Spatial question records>
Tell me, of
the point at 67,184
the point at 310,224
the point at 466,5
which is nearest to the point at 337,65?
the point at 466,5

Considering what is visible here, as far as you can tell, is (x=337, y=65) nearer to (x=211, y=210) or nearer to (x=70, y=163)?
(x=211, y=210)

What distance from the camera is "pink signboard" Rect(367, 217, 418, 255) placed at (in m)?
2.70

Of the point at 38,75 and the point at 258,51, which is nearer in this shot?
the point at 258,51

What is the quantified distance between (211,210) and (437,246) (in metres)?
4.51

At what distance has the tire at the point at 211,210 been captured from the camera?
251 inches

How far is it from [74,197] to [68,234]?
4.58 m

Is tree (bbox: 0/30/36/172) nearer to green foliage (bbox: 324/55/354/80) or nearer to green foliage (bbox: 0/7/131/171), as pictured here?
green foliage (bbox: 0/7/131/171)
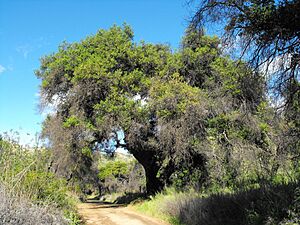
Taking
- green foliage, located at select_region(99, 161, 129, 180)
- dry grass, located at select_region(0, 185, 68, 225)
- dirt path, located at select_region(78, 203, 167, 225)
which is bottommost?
dirt path, located at select_region(78, 203, 167, 225)

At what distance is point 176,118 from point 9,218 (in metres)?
10.4

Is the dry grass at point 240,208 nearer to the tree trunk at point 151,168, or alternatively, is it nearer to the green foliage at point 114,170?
the tree trunk at point 151,168

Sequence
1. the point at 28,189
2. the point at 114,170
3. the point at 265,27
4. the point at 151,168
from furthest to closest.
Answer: the point at 114,170
the point at 151,168
the point at 28,189
the point at 265,27

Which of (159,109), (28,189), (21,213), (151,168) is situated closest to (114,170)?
(151,168)

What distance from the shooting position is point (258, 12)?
531 centimetres

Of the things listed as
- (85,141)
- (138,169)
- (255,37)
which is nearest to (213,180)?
(85,141)

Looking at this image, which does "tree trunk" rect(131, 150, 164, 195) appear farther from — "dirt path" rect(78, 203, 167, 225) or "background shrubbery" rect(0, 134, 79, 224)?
"background shrubbery" rect(0, 134, 79, 224)

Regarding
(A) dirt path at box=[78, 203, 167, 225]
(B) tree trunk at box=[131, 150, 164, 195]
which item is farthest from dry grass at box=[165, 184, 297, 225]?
(B) tree trunk at box=[131, 150, 164, 195]

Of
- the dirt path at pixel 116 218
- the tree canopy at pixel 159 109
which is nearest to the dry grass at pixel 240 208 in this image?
the dirt path at pixel 116 218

Challenge>
Strip out the pictures and quote the remaining data word for word.

Correct result>
Tell me, of
the point at 67,184
the point at 310,224
the point at 466,5
which is nearest to the point at 337,65?
the point at 466,5

Considering what is visible here, as far as you can tell, is (x=337, y=65) nearer to (x=211, y=210) or nearer to (x=70, y=163)?
(x=211, y=210)

What distance from the camera is "pink signboard" Rect(367, 217, 418, 255) placed at (in m)?
2.70

Of the point at 38,75 and the point at 258,51, which is nearer in this shot?
the point at 258,51

What is the quantified distance between (211,210) and (437,246) (in metres)?
4.51

At what distance has the tire at the point at 211,210 been captured from the camera?
251 inches

How far is it from [74,197] to [68,234]?
4.58 m

Is tree (bbox: 0/30/36/172) nearer to green foliage (bbox: 324/55/354/80) or nearer to green foliage (bbox: 0/7/131/171), as pictured here?
green foliage (bbox: 0/7/131/171)
Taking
- green foliage, located at select_region(99, 161, 129, 180)
- dry grass, located at select_region(0, 185, 68, 225)
- dirt path, located at select_region(78, 203, 167, 225)
which is bottommost?
dirt path, located at select_region(78, 203, 167, 225)

At what distance is point 176,118 from point 9,218 (in metres)?
10.4

Is the dry grass at point 240,208 nearer to the tree trunk at point 151,168, or alternatively, is it nearer to the green foliage at point 114,170?
the tree trunk at point 151,168

Sequence
1. the point at 28,189
2. the point at 114,170
3. the point at 265,27
4. the point at 151,168
from furthest to closest.
Answer: the point at 114,170
the point at 151,168
the point at 28,189
the point at 265,27

Which of (159,109), (28,189), (21,213), (151,168) is situated closest to (114,170)?
(151,168)

What distance from the shooting position is point (258, 12)?
531 centimetres

Of the things listed as
- (85,141)
- (138,169)
- (255,37)
which is nearest to (213,180)?
(85,141)

Looking at this image, which does "tree trunk" rect(131, 150, 164, 195) appear farther from — "dirt path" rect(78, 203, 167, 225) or "background shrubbery" rect(0, 134, 79, 224)?
"background shrubbery" rect(0, 134, 79, 224)

Regarding
(A) dirt path at box=[78, 203, 167, 225]
(B) tree trunk at box=[131, 150, 164, 195]
which item is farthest from dry grass at box=[165, 184, 297, 225]?
(B) tree trunk at box=[131, 150, 164, 195]

Of
- the dirt path at pixel 116 218
- the tree canopy at pixel 159 109
which is nearest to the dry grass at pixel 240 208 in this image?
the dirt path at pixel 116 218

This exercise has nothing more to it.